==== Selected text
Archive for the ‘api’ Category

Monthly traffic limit for free Stormpulse API users

Since introducing the Stormpulse API in July 2008, our tracking map has been embedded in over 1,000 websites and viewed tens of millions of times. We’d like to thank you if you’ve been a part of our free API program, to which we owe much of the credit for getting Stormpulse into the hands of the site’s fans.

Since that time, we’ve added more features and made Stormpulse into a more reliable service for thousands of businesses and emergency operations personnel worldwide. Maintaining the reliability of our website and API service is central to being useful during critical times, as our customers have grown to depend on us for the best visualizations of storm data on the web.

It’s become apparent during the first half of the 2010 hurricane season that we cannot maintain the reliability of our service while continuing to provide a free, unlimited traffic version of our embeddable maps. The immense number of requests to our free maps places a significant strain on the service for everyone.

As such, we are discontinuing the unlimited traffic aspect of the free API. Beginning Monday, September 6th (Labor Day), all sites using the free version of our maps will be limited to 50,000 requests per month. Once this limit is reached, your API key may be deactivated for the rest of the calendar month.

Those that expect higher traffic are encouraged to sign up for Stormpulse Maps Pro, which allows for unlimited traffic on a pay-per-use basis.

Thanks for your feedback as we transition into this new phase of Stormpulse.

Stormpulse Maps Pro: the oil spill & more

Since we launched Stormpulse Pro last November, we’ve received a steady flow of requests for these premium features to become available on our affiliate/Stormpulse API maps.  In response to this demand, we’ve launched Stormpulse Maps Pro. (NOTE: If you’ve already got a Stormpulse account (free or Pro), you’ll need to sign out of that account before you can sign up for Stormpulse Maps).

These premium maps accounts take our free maps to the next level by offering:

  • New! Gulf oil spill. Engage your visitors with the only interactive weather maps on the web with detailed plotting of the Deepwater Horizon oil spill site and 24-hour forecast from the NOAA updated daily.  You can check out this feature on our maps at Stormpulse.com.
Deepwater Horizon site & Gulf oil spill

Deepwater Horizon site & Gulf oil spill

  • No upsells or advertising. To help ensure your audience stays on your site, ads and upgrade links are never displayed on a premium affiliate map.
  • Super-resolution radar loops. Bright colors and fine-grained details draw your visitor’s attention to the most important features of each storm. Powered by “Level 2” data from the National Weather Service, this is the highest resolution radar available on the web.
  • Tropical watches and warnings. Inform your audience of the threat to coastal areas as the storm approaches land.

As with our free maps, you can also toggle layers and add customer markers using the Stormpulse Maps JavaScript API, which we’ve designed to be familiar to anyone with Google Maps experience.

Keep the requests coming …

Add markers to weather maps with the Stormpulse API

You can now add your own location data to any Stormpulse map embedded on your site.  To learn how, read our updated API documentation, or watch these video tutorials.

NOTE: This functionality is available to all API users until June 1, 2010.  On June 1, 2010, certain restrictions may apply to API users embedding the map on media (mass audience) sites and API users embedding the map on corporate intranet portals.
========
▸ **Prompt A**
Reproduce the Stormpulse API post word for word, covering everything from "Keep the requests" down to "these video tutorials.".
==== Listed records
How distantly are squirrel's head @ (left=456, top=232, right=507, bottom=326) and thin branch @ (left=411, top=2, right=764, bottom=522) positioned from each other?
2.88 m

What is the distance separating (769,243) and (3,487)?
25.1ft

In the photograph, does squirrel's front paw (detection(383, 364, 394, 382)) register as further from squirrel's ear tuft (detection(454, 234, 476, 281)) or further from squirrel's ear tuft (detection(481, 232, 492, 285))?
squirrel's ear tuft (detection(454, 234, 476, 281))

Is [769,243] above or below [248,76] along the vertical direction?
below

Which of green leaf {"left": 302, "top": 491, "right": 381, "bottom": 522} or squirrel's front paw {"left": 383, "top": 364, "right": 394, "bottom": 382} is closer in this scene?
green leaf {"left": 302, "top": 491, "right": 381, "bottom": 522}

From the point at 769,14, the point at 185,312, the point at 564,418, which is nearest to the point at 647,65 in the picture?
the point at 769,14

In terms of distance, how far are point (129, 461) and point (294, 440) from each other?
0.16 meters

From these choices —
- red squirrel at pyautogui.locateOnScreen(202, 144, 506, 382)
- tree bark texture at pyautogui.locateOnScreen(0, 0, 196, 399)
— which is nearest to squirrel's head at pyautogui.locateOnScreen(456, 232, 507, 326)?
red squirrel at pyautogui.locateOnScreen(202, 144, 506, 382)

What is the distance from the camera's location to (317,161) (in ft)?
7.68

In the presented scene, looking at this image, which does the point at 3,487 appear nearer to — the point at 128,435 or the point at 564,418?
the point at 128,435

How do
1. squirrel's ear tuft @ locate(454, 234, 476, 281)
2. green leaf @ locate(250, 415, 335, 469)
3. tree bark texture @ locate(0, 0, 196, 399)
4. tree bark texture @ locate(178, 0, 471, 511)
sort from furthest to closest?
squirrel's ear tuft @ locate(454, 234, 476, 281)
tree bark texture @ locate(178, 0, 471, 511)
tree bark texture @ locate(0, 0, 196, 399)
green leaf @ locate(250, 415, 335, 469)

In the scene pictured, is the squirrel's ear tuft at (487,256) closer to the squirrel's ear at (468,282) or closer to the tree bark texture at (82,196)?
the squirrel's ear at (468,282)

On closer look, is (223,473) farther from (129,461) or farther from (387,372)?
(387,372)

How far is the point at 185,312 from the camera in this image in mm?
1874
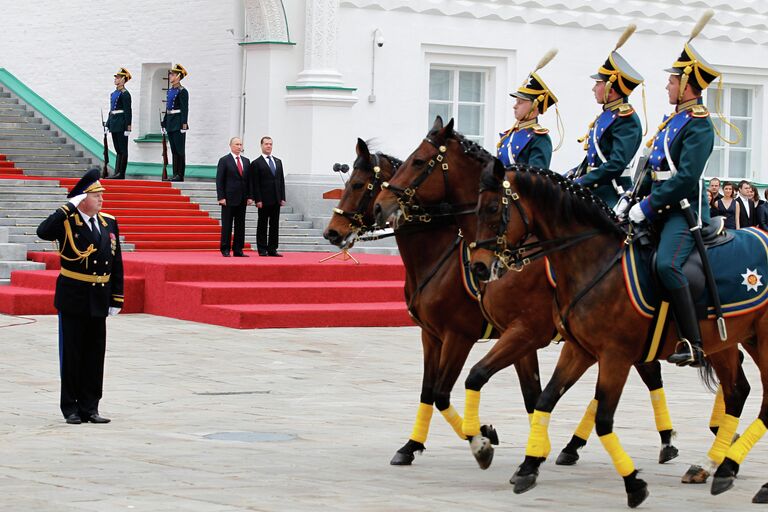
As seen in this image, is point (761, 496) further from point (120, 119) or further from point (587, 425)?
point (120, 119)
========
==== Listed records
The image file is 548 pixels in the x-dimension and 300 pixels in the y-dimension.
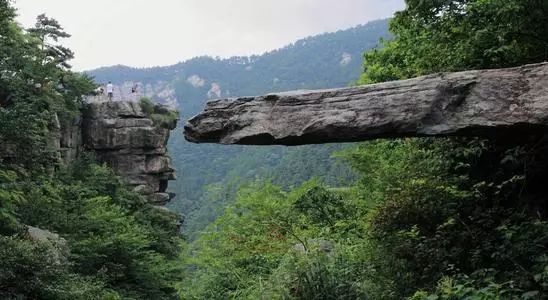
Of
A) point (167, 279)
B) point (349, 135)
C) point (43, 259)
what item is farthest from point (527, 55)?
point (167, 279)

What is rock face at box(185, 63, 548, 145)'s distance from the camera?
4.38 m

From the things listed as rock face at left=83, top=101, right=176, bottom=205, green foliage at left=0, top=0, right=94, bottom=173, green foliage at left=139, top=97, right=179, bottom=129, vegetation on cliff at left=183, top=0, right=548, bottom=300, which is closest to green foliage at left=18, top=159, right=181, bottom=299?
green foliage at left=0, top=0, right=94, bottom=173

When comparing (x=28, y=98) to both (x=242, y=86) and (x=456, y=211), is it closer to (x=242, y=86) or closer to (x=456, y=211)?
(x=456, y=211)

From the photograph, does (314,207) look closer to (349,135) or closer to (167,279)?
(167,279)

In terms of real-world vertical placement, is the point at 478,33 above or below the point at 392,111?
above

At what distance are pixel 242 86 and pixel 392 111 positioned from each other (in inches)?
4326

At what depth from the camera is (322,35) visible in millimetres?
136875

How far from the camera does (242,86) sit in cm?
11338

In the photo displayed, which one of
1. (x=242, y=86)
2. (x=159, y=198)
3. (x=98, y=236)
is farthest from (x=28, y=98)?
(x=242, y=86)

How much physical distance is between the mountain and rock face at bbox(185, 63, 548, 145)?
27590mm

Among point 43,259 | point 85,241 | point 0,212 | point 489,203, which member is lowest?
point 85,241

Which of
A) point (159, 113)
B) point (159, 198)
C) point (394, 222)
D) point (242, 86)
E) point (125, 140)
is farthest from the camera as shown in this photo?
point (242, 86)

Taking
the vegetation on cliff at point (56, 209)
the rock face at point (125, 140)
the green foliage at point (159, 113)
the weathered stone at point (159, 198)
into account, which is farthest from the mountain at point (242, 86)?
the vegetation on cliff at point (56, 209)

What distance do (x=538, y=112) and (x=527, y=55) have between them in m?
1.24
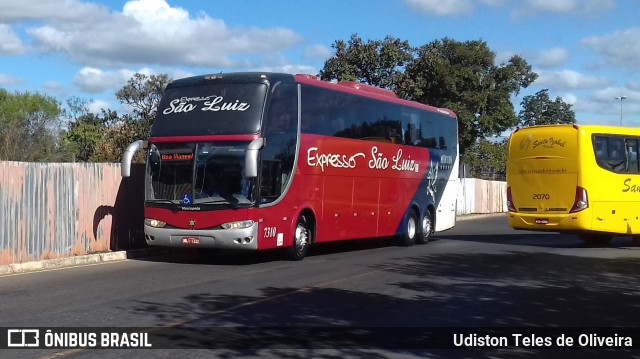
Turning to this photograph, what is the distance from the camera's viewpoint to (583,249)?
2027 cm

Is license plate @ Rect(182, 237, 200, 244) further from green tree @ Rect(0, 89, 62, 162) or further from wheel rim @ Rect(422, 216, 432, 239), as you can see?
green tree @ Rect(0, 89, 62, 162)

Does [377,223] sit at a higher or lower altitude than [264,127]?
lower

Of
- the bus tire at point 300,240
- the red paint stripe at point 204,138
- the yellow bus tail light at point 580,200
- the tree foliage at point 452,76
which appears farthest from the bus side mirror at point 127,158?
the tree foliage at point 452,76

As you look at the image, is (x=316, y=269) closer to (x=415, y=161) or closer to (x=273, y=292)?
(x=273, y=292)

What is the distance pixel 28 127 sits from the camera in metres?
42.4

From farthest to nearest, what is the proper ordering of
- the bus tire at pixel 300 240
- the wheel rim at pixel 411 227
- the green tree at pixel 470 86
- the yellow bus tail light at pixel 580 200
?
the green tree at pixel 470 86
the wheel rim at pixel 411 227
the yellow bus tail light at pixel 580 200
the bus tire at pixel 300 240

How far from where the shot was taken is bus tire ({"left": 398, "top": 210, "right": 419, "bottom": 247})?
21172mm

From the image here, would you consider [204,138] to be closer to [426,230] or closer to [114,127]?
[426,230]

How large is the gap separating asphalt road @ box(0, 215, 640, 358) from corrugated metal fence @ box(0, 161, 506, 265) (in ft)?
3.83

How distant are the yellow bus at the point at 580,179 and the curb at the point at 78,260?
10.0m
========
==== Listed records
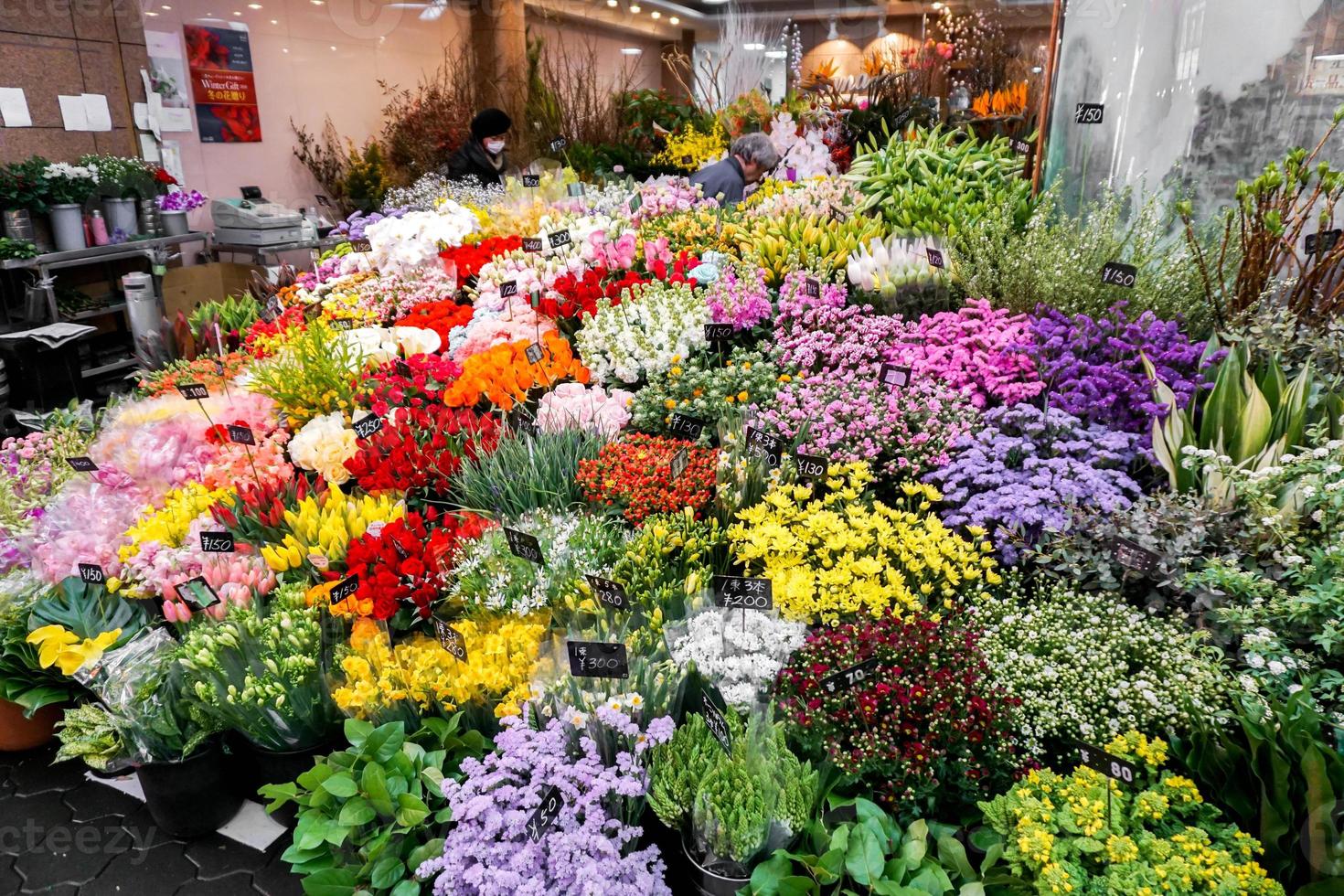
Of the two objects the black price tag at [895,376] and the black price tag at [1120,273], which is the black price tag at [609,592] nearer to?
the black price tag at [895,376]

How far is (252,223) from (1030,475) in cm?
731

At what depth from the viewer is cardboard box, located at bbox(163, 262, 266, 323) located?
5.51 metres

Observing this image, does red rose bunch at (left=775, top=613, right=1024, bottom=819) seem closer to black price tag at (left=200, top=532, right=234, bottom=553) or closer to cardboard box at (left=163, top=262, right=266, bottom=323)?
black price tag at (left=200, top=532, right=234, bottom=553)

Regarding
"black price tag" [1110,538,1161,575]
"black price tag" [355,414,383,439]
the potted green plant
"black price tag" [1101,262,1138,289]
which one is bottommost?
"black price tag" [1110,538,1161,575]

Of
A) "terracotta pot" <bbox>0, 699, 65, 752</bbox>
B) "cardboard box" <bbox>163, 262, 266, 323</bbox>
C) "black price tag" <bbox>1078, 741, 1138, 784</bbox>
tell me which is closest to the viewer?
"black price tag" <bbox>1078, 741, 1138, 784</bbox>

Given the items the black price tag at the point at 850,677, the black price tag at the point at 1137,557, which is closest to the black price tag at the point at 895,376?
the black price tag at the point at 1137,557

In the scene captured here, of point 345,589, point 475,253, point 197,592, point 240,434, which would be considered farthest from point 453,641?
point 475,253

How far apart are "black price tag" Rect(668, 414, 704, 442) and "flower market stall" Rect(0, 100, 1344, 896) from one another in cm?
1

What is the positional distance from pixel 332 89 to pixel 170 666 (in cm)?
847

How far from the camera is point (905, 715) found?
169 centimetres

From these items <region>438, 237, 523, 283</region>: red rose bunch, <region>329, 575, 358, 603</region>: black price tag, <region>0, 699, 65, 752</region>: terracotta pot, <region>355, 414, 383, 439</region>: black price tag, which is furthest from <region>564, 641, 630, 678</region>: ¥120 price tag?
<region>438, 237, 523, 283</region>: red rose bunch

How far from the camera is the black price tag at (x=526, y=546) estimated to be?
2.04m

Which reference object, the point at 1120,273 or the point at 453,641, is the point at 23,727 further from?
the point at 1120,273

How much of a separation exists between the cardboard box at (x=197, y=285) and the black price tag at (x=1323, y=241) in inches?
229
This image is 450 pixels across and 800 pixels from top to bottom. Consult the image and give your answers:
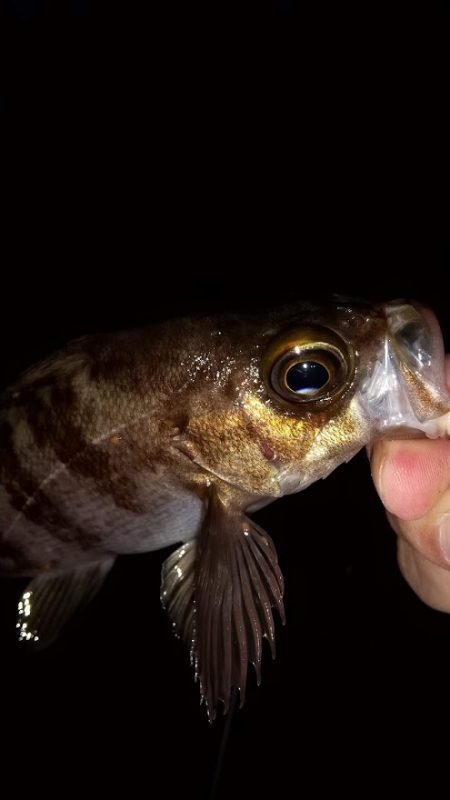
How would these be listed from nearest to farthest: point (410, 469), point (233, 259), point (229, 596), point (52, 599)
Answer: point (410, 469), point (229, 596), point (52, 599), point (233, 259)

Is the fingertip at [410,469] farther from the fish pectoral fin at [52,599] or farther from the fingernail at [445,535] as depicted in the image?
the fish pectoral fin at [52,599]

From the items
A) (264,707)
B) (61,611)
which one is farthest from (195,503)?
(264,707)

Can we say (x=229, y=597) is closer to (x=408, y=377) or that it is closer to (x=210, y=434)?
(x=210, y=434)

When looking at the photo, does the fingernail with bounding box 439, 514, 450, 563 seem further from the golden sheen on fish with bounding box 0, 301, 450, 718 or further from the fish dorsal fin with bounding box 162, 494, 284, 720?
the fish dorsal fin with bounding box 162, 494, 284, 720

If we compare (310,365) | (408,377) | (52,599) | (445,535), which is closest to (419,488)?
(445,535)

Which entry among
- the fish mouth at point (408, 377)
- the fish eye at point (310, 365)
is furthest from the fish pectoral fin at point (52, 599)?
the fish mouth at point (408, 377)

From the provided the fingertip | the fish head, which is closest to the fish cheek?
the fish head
========
▸ **Prompt B**
In the entries, write out everything from the line containing "From the point" down to the line containing "0.16 meters", inclusive, and nothing else.

▸ **Correct result A**
Keep the requests coming …

Add markers to weather maps with the Stormpulse API

You can now add your own location data to any Stormpulse map embedded on your site.  To learn how, read our updated API documentation, or watch these video tutorials.

▸ **Correct result B**
From the point at 769,14, the point at 185,312, the point at 564,418, which is nearest to the point at 647,65 in the picture?
the point at 769,14

In terms of distance, how far are point (129, 461) and point (294, 440) from each other?
0.16 meters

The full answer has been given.